Task statement => Each line below is to be copied out exactly, and none may be omitted.

◆ ◆ ◆ ◆

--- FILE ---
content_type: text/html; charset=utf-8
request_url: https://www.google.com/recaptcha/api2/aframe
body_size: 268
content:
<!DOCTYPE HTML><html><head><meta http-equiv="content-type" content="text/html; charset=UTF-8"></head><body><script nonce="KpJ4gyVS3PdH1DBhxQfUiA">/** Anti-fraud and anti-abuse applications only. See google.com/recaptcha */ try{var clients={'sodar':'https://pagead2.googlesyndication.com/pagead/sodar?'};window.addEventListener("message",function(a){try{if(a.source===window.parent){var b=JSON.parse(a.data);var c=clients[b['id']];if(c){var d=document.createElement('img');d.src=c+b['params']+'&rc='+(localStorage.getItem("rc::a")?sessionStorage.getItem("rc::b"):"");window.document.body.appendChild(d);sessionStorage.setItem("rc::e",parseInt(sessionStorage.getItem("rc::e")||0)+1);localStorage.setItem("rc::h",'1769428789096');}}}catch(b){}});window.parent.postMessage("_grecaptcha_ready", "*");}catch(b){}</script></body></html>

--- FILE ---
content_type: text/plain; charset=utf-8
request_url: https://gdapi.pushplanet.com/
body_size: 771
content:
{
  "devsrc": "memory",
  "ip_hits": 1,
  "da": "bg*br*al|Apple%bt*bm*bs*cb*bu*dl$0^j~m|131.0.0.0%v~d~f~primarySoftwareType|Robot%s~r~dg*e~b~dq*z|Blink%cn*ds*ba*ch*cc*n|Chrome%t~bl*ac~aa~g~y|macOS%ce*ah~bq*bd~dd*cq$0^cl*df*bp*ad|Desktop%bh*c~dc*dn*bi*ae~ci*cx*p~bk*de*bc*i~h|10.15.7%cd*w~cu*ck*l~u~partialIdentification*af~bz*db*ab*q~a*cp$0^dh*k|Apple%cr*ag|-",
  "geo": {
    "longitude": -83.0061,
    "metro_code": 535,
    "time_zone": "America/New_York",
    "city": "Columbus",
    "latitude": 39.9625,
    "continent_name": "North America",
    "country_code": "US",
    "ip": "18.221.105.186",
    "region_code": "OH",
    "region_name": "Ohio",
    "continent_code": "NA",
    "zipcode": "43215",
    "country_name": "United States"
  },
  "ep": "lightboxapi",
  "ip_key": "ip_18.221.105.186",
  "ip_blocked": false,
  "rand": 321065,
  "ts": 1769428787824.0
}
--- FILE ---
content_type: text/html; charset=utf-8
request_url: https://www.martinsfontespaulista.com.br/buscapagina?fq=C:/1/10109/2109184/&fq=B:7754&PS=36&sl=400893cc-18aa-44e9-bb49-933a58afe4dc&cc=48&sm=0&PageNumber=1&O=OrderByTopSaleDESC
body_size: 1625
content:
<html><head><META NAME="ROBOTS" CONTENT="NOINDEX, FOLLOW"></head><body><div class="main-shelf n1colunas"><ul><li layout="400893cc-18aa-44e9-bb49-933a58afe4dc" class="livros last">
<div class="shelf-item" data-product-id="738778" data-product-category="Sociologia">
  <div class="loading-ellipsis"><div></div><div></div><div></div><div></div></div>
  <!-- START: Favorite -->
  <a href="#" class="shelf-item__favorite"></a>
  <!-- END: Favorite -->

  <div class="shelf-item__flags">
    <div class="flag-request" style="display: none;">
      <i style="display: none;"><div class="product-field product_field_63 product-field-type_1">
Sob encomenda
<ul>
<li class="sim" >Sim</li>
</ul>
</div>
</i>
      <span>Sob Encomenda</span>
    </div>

◆ ◆ ◆ ◆

Solution to this problem =>
--- FILE ---
content_type: text/html; charset=utf-8
request_url: https://www.google.com/recaptcha/api2/aframe
body_size: 268
content:
<!DOCTYPE HTML><html><head><meta http-equiv="content-type" content="text/html; charset=UTF-8"></head><body><script nonce="KpJ4gyVS3PdH1DBhxQfUiA">/** Anti-fraud and anti-abuse applications only. See google.com/recaptcha */ try{var clients={'sodar':'https://pagead2.googlesyndication.com/pagead/sodar?'};window.addEventListener("message",function(a){try{if(a.source===window.parent){var b=JSON.parse(a.data);var c=clients[b['id']];if(c){var d=document.createElement('img');d.src=c+b['params']+'&rc='+(localStorage.getItem("rc::a")?sessionStorage.getItem("rc::b"):"");window.document.body.appendChild(d);sessionStorage.setItem("rc::e",parseInt(sessionStorage.getItem("rc::e")||0)+1);localStorage.setItem("rc::h",'1769428789096');}}}catch(b){}});window.parent.postMessage("_grecaptcha_ready", "*");}catch(b){}</script></body></html>

--- FILE ---
content_type: text/plain; charset=utf-8
request_url: https://gdapi.pushplanet.com/
body_size: 771
content:
{
  "devsrc": "memory",
  "ip_hits": 1,
  "da": "bg*br*al|Apple%bt*bm*bs*cb*bu*dl$0^j~m|131.0.0.0%v~d~f~primarySoftwareType|Robot%s~r~dg*e~b~dq*z|Blink%cn*ds*ba*ch*cc*n|Chrome%t~bl*ac~aa~g~y|macOS%ce*ah~bq*bd~dd*cq$0^cl*df*bp*ad|Desktop%bh*c~dc*dn*bi*ae~ci*cx*p~bk*de*bc*i~h|10.15.7%cd*w~cu*ck*l~u~partialIdentification*af~bz*db*ab*q~a*cp$0^dh*k|Apple%cr*ag|-",
  "geo": {
    "longitude": -83.0061,
    "metro_code": 535,
    "time_zone": "America/New_York",
    "city": "Columbus",
    "latitude": 39.9625,
    "continent_name": "North America",
    "country_code": "US",
    "ip": "18.221.105.186",
    "region_code": "OH",
    "region_name": "Ohio",
    "continent_code": "NA",
    "zipcode": "43215",
    "country_name": "United States"
  },
  "ep": "lightboxapi",
  "ip_key": "ip_18.221.105.186",
  "ip_blocked": false,
  "rand": 321065,
  "ts": 1769428787824.0
}
--- FILE ---
content_type: text/html; charset=utf-8
request_url: https://www.martinsfontespaulista.com.br/buscapagina?fq=C:/1/10109/2109184/&fq=B:7754&PS=36&sl=400893cc-18aa-44e9-bb49-933a58afe4dc&cc=48&sm=0&PageNumber=1&O=OrderByTopSaleDESC
body_size: 1625
content:
<html><head><META NAME="ROBOTS" CONTENT="NOINDEX, FOLLOW"></head><body><div class="main-shelf n1colunas"><ul><li layout="400893cc-18aa-44e9-bb49-933a58afe4dc" class="livros last">
<div class="shelf-item" data-product-id="738778" data-product-category="Sociologia">
  <div class="loading-ellipsis"><div></div><div></div><div></div><div></div></div>
  <!-- START: Favorite -->
  <a href="#" class="shelf-item__favorite"></a>
  <!-- END: Favorite -->

  <div class="shelf-item__flags">
    <div class="flag-request" style="display: none;">
      <i style="display: none;"><div class="product-field product_field_63 product-field-type_1">
Sob encomenda
<ul>
<li class="sim" >Sim</li>
</ul>
</div>
</i>
      <span>Sob Encomenda</span>
    </div>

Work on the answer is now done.